Atualidade / Arquivo

Partido Movimento Esperança Portugal extingue-se

  • 333

Movimento Esperança Portugal vai ser extinto enquanto partido político, mas continuará enquanto movimento cívico.

O Movimento Esperança Portugal (MEP) vai ser extinto enquanto partido político, mas continuará a sua missão enquanto movimento cívico, uma decisão tomada pelos militantes que se reuniram sábado no Porto.

Em comunicado enviado pelo MEP, fundado pelo antigo alto-comissário para a Imigração e Diálogo Intercultural, Rui Marques, em 2008, os resultados do partido nos quatro atos eleitorais em que participou e o sistema político-mediático existente são apontados como as causas para a extinção.

"Em quatro anos de vida e outros tantos atos eleitorais, o MEP não alcançou a confiança do número suficiente de eleitores para que tivesse voz parlamentar, objetivo essencial para uma intervenção política eficaz numa democracia representativa, tirando daí as devidas consequências", adianta o comunicado enviado hoje à Lusa.

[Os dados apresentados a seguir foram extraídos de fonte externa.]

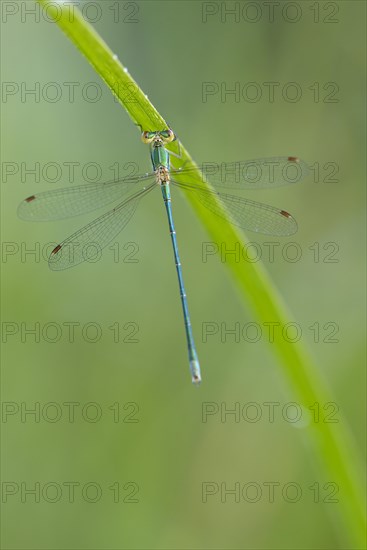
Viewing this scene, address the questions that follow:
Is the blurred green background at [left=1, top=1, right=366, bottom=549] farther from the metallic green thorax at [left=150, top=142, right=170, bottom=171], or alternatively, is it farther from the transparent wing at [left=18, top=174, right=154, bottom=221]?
the metallic green thorax at [left=150, top=142, right=170, bottom=171]

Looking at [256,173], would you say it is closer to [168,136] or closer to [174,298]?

Ao mesmo tempo, critica, "o sistema político-mediático construído para manter o 'status quo', bloqueando de várias formas todas as tentativas de renovação do sistema partidário português".

"A renovação da política através da criação de novos partidos é, atualmente, inviável"

"O MEP, com os seus militantes e simpatizantes, tentou com todo o empenho e entusiasmo, construir uma alternativa credível de um novo partido. Com quatro anos de experiência efetiva, ficou claro para os seus membros que a renovação da política através da criação de novos partidos é, atualmente, inviável", acrescenta o partido, que estava sem líder desde junho, altura em que Rui Marques se demitiu, na sequência dos resultados obtidos nas Legislaturas de 2011.

Os militantes do MEP decidiram ainda "continuar a lutar pela renovação da política em Portugal, com a marca da árdua esperança, de forma a continuar a servir o bem comum, motivação que a todos continua a inspirar".

"Não desistem de Portugal, só mudam de forma de intervenção", dizem, explicando que o MEP continuará a sua missão enquanto movimento cívico.

O património simbólico e ideológico do MEP será transferido para uma associação cívica, com a mesma designação, que atuará no domínio dos movimentos cívicos, no seio da sociedade civil, contando desde já com a participação da esmagadora maioria dos atuais membros.

O MEP foi reconhecido como partido político português a 23 de julho de 2008, tendo o antigo alto-comissário para a Imigração e Diálogo Intercultural, Rui Marques, sido o dinamizador do projeto constituído por 60 cidadãos com o objetivo de "transmitir esperança".

O partido apresentou-se, pela primeira vez, a eleições em junho de 2009, concorrendo às Europeias apresentando como cabeça de lista Laurinda Alves e concorreu também às eleições legislativas no mesmo ano.